Task directions –
Please count the lines of the material below that contain the word "pixel", and give only the number.

---- Records provided

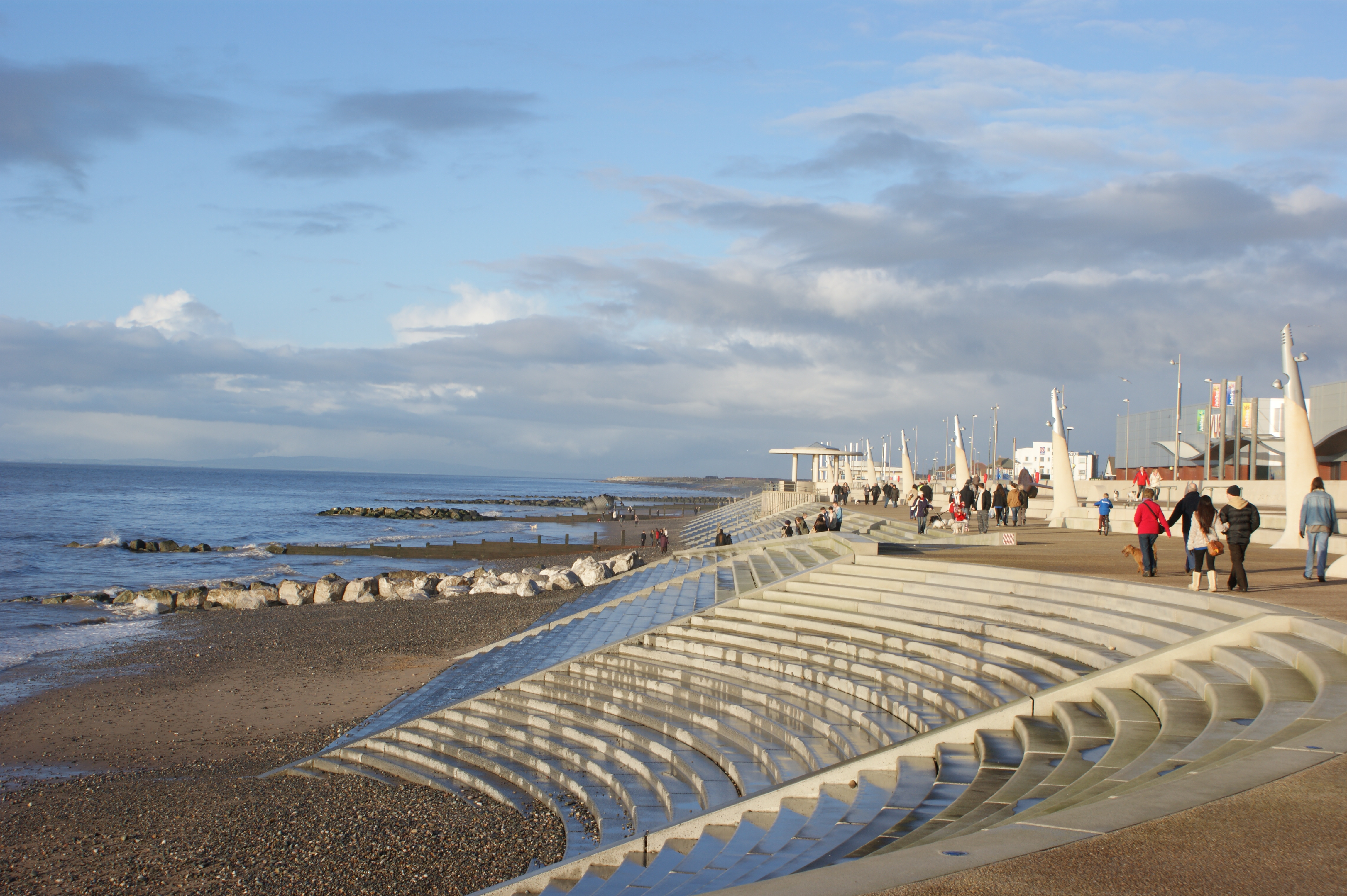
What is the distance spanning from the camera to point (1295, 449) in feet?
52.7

--------
---- Records provided

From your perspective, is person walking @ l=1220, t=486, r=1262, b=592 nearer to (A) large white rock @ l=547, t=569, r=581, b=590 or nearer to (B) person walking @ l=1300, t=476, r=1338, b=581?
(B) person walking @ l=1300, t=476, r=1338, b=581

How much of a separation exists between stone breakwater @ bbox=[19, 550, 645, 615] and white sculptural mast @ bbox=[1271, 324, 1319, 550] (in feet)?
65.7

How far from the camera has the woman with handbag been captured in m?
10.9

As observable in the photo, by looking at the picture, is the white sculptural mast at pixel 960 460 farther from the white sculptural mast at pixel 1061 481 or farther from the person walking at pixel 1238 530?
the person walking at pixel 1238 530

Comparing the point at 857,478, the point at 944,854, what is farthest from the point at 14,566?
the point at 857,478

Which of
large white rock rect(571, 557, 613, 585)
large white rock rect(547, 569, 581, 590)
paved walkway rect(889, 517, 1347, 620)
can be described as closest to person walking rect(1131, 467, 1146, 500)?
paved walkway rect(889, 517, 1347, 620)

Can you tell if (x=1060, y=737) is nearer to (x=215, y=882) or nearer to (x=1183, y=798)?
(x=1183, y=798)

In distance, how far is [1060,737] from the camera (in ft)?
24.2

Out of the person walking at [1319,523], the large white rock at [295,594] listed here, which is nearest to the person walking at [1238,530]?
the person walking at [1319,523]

--------

Final answer –
2